Varjo Patent | Tracking method for image generation, a computer program product and a computer system
Patent: Tracking method for image generation, a computer program product and a computer system
Patent PDF: 加入映维网会员获取
Publication Number: 20220358670
Publication Date: 2022-11-10
Assignee: Varjo Technologies Oy
Abstract
A tracking method for tracking a target in a VR/AR system having a tracker function for determining the position of the target, includes obtaining a stream of images of the target, placing two or more markers in determined positions on the target in the image said markers being arranged to follow the movement of the determined positions, detecting the movement of the markers between two images in the stream of images, if the detected movement is within a set of consistency criteria, determining the position of the target based on the detected movement, and if the detected movement is outside the set of consistency criteria, activating the tracker function. This reduces the computation power required for tracking.
Claims
1.A tracking method for tracking a target in a VR/AR system having a tracker function for determining the position of the target, the method comprising obtaining a stream of images of the target, placing two or more markers in determined positions on the target in the image said markers being arranged to follow the movement of the determined positions, detecting the movement of the markers between two images in the stream of images, if the detected movement is within a set of consistency criteria, determining the position of the target based on the detected movement, and if the detected movement is outside the set of consistency criteria, activating the tracker function.
Description
TECHNICAL FIELD
The present disclosure relates to a tracking method for use in a virtual reality (VR) or augmented reality (AR) system, a computer program product for performing the tracking method and a computer system in which the method may be performed.
BACKGROUND
In a typical virtual reality/augmented reality (VR/AR) system there is one camera per eye, each running at, for example, 200 Hz. To ensure proper projection of the image, a tracker algorithm is provided for constantly tracking the position of the eye. This tracking function typically requires about 1 ms per frame of the image, which means that as much as approximately 50% of the processing capacity may be spent on the tracking function, thus significantly increasing the processing capacity required in the system.
It is known in the art to optimize trackers by running them in two different modes: a “global” tracker for roughly locating the tracked objects (such as pupil and glints in gaze tracking)—this is often performed in a lower resolution—and a “local” or “incremental” tracker for obtaining the sub-pixel accurate target coordinates. In the latter the processing of the camera data is limited to a smaller crop rectangle surrounding the tracked objects. While the split to global and local tracking significantly reduces the amount of work that needs to be performed every frame, the tracking costs are still substantial.

Questions to answer:
1. In the patent text, about how long does the tracking function usually take for each frame of the image?
2. Return the stretch of the patent text from "It is known" through "are still substantial.", word for word.
The material that comes next is from a separate source.

Data section:

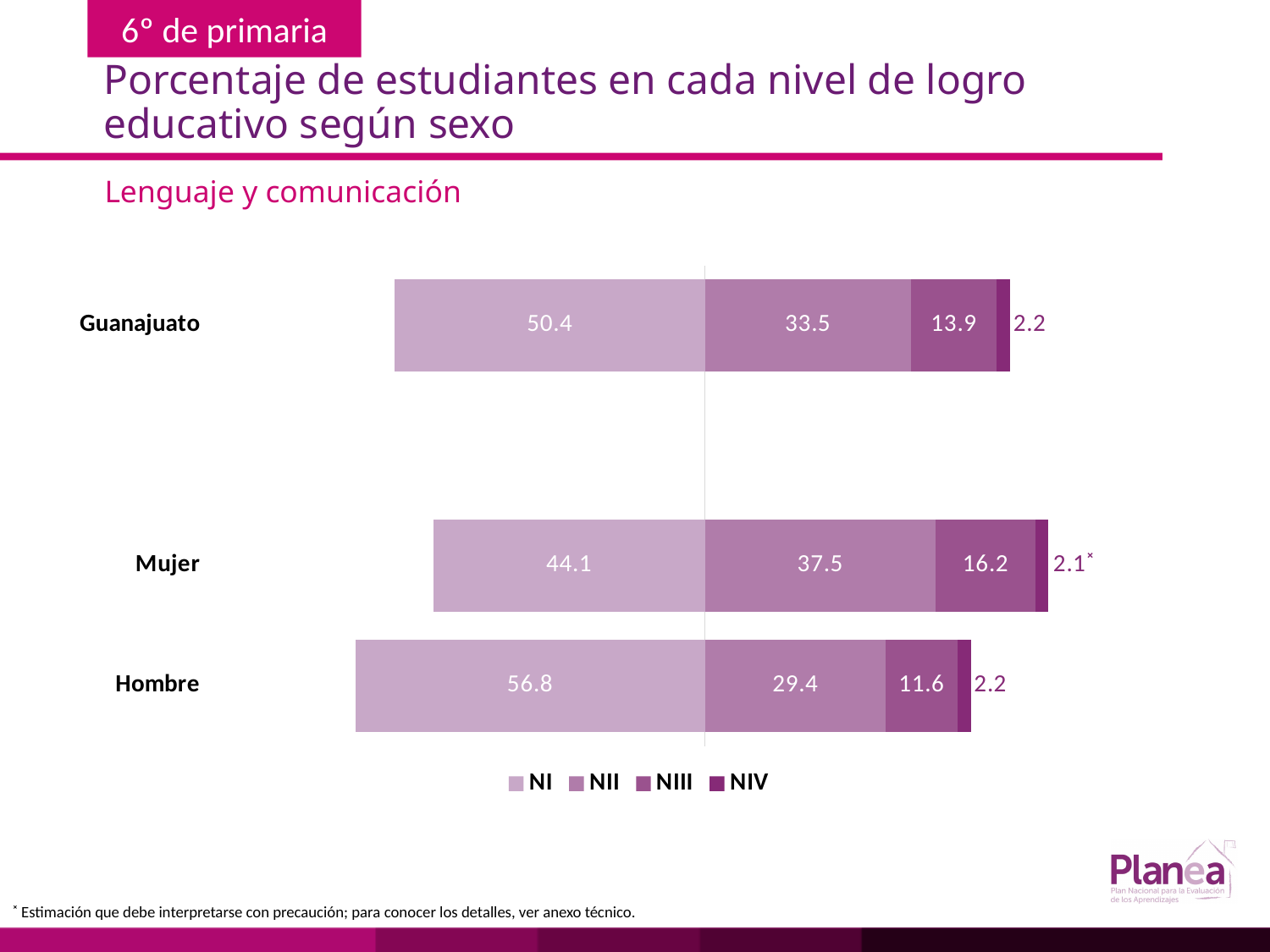
How many categories (bars) are shown in the chart? 3 What is the NII value for Mujer? 37.5 What is the subtitle shown above the chart? Lenguaje y comunicación Which is larger, the NII value for Guanajuato or the NII value for Hombre? Guanajuato Which category has the lowest NIII value? Hombre How many series does the legend list? 4 Which category has the highest NI value? Hombre What is the NIV value for Mujer? 2.1 What is the NI value for Guanajuato? 50.4 What is the NIII value for Hombre? 11.6 What is the difference between the NI values for Hombre and Mujer? 12.7 What kind of chart is shown on the slide? Stacked bar chart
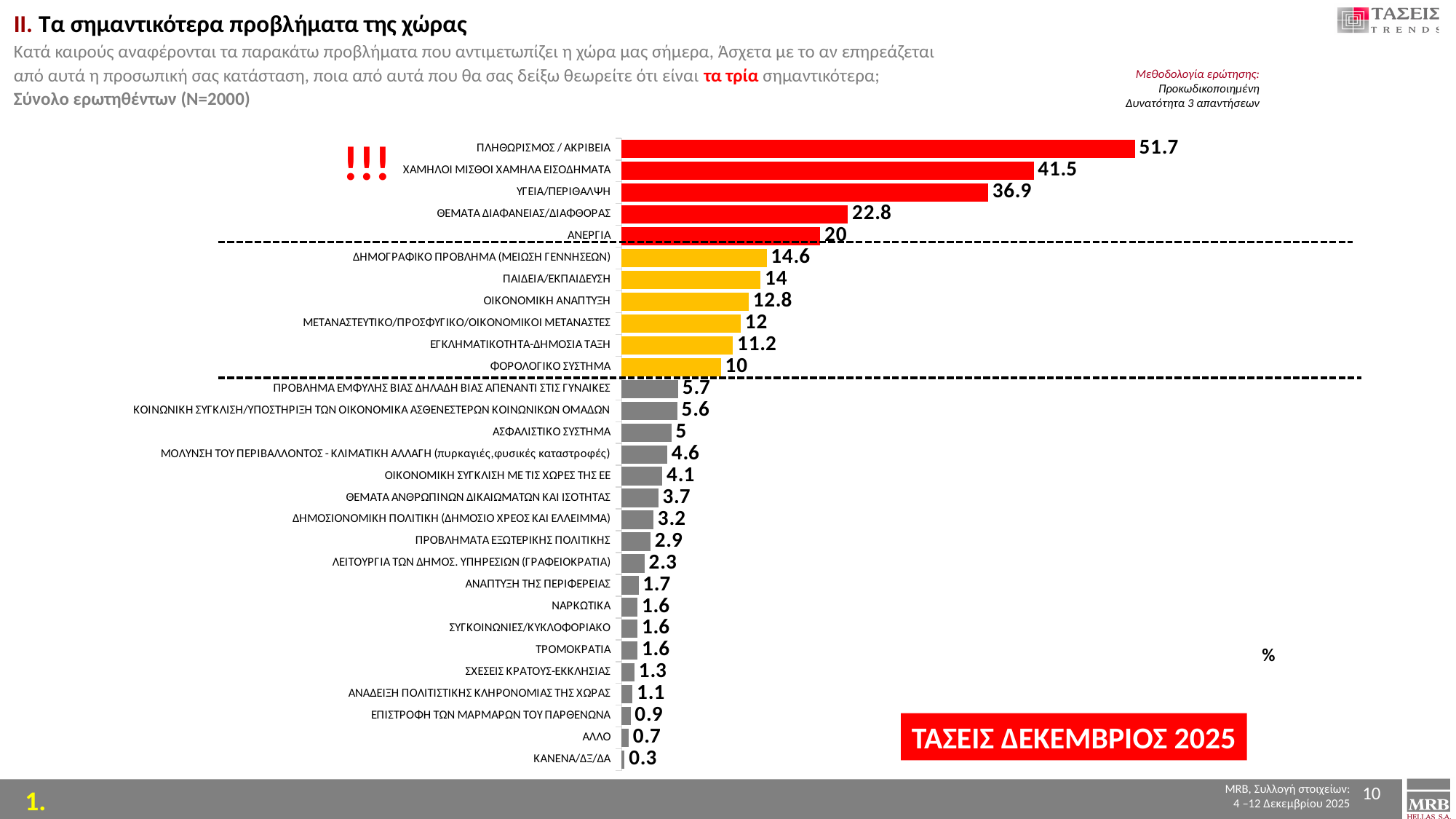
What is the difference between the values for ΠΛΗΘΩΡΙΣΜΟΣ / ΑΚΡΙΒΕΙΑ and ΧΑΜΗΛΟΙ ΜΙΣΘΟΙ ΧΑΜΗΛΑ ΕΙΣΟΔΗΜΑΤΑ? 10.2 What is the value for ΦΟΡΟΛΟΓΙΚΟ ΣΥΣΤΗΜΑ? 10 How many categories are shown in the chart? 29 What is the value for ΑΝΕΡΓΙΑ? 20 Which is larger, the value for ΔΗΜΟΓΡΑΦΙΚΟ ΠΡΟΒΛΗΜΑ (ΜΕΙΩΣΗ ΓΕΝΝΗΣΕΩΝ) or the value for ΟΙΚΟΝΟΜΙΚΗ ΑΝΑΠΤΥΞΗ? ΔΗΜΟΓΡΑΦΙΚΟ ΠΡΟΒΛΗΜΑ (ΜΕΙΩΣΗ ΓΕΝΝΗΣΕΩΝ) What is the value for ΕΠΙΣΤΡΟΦΗ ΤΩΝ ΜΑΡΜΑΡΩΝ ΤΟΥ ΠΑΡΘΕΝΩΝΑ? 0.9 What kind of chart is shown on the slide? Bar chart What colour are the bars for the top five categories? Red Which category has the highest value? ΠΛΗΘΩΡΙΣΜΟΣ / ΑΚΡΙΒΕΙΑ Which category has the lowest value? ΚΑΝΕΝΑ/ΔΞ/ΔΑ What is the value for ΠΛΗΘΩΡΙΣΜΟΣ / ΑΚΡΙΒΕΙΑ? 51.7 What is the difference between the values for ΥΓΕΙΑ/ΠΕΡΙΘΑΛΨΗ and ΘΕΜΑΤΑ ΔΙΑΦΑΝΕΙΑΣ/ΔΙΑΦΘΟΡΑΣ? 14.1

Task-by-task outputs:
1. About 1 ms per frame.

2.
It is known in the art to optimize trackers by running them in two different modes: a “global” tracker for roughly locating the tracked objects (such as pupil and glints in gaze tracking)—this is often performed in a lower resolution—and a “local” or “incremental” tracker for obtaining the sub-pixel accurate target coordinates. In the latter the processing of the camera data is limited to a smaller crop rectangle surrounding the tracked objects. While the split to global and local tracking significantly reduces the amount of work that needs to be performed every frame, the tracking costs are still substantial.